The initiative began with one project and has grown exponentially since then. In police stations and courts, Together’s liaison and diversion (L&D) practitioners identify, screen and assess individuals in custody and those on bail. They offer immediate support and advice, and also decide on appropriate follow-on support, using their links with local agencies to arrange help with housing, addictions or debt, for example. By helping people tackle their problems, the likelihood of reoffending can be significantly reduced. The practitioners also work alongside court probation staff and prepare reports for court that give the judiciary vital information to help them make decisions about bail and remand. This helps to avoid unnecessary prison sentences where a community sentence would be more appropriate.

Within probation settings, practitioners work in close collaboration with probation colleagues to support people with mental health and complex needs who are on a community order. Through joint sentence planning, the delivery of short-term therapeutic interventions and referrals to community services – as well as providing advice and consultation to probation staff – people are supported to complete their orders, thereby reducing their risk of offending again in the future.

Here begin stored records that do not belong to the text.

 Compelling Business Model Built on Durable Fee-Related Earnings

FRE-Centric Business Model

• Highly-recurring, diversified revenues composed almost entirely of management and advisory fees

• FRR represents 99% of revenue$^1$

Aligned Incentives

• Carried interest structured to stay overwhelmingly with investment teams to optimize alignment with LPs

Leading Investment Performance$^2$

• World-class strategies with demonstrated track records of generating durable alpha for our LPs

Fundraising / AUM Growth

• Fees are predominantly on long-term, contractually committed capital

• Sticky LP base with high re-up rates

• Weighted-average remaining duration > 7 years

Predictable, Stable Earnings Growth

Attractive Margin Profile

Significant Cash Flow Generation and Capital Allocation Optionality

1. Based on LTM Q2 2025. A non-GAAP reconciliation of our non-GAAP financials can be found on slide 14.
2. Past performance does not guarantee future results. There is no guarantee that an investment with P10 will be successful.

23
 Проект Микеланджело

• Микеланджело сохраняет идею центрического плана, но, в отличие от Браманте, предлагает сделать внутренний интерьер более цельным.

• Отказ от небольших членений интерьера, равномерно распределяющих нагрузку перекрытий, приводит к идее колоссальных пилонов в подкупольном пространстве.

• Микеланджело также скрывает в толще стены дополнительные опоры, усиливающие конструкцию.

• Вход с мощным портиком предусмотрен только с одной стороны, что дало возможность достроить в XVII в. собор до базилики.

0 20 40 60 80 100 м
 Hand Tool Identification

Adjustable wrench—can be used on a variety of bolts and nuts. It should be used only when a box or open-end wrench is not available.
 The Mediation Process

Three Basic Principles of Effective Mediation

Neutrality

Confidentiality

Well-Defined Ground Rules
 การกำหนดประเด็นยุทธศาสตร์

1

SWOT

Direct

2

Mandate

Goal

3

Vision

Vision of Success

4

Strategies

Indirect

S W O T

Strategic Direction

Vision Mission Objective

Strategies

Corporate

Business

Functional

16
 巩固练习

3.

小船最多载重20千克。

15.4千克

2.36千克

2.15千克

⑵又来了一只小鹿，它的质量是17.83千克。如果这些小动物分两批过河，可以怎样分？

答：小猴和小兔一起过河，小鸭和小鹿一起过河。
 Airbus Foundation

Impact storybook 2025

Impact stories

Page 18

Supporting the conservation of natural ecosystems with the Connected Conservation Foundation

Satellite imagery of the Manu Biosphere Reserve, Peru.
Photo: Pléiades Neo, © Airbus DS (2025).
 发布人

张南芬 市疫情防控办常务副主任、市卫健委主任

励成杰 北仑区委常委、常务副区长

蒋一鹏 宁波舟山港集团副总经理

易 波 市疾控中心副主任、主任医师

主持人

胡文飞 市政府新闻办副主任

The researchers made a number of recommendations in light of their findings, including that this model of partnership is taken up by agencies participating in the Government’s Transforming Rehabilitation programme.

Professor Paul Senior, who conducted the research, commented: The story of this partnership is one of survival, of ingenuity against the odds, of dedication and of expertise. At its heart is the story of how partnerships between agencies working at a point of convergence of criminal justice, health and social care can not only survive but grow and prosper.

The longevity and success of the partnership is testimony to the resilience of the practitioners and the tenacity of the project leaders in their determination to get equality of access for this often neglected group.

 

Linda Bryant, Together’s Director of Criminal Justice services said: Working with individuals who so often fall between gaps in services, we’re acutely aware that good partnership working is everything. Often, we find ourselves applying the same principles to our partnership working as we do to helping an individual in need: embracing difficulty as a starting point for positive change, building resilience and resources, seeing the whole picture rather than a collection of disparate problems to tackle.

As a voluntary sector provider, we can be more nimble than most about the services we provide and this adds crucial flexibility to our partnerships. We have needed to be constantly aware of the environment we’re operating in and quick to respond to it – something we will continue to do as we prepare to deliver services in a newly changing climate. A true partnership is one that stands the test of time, pressure and scarce resources to continue changing lives for the better.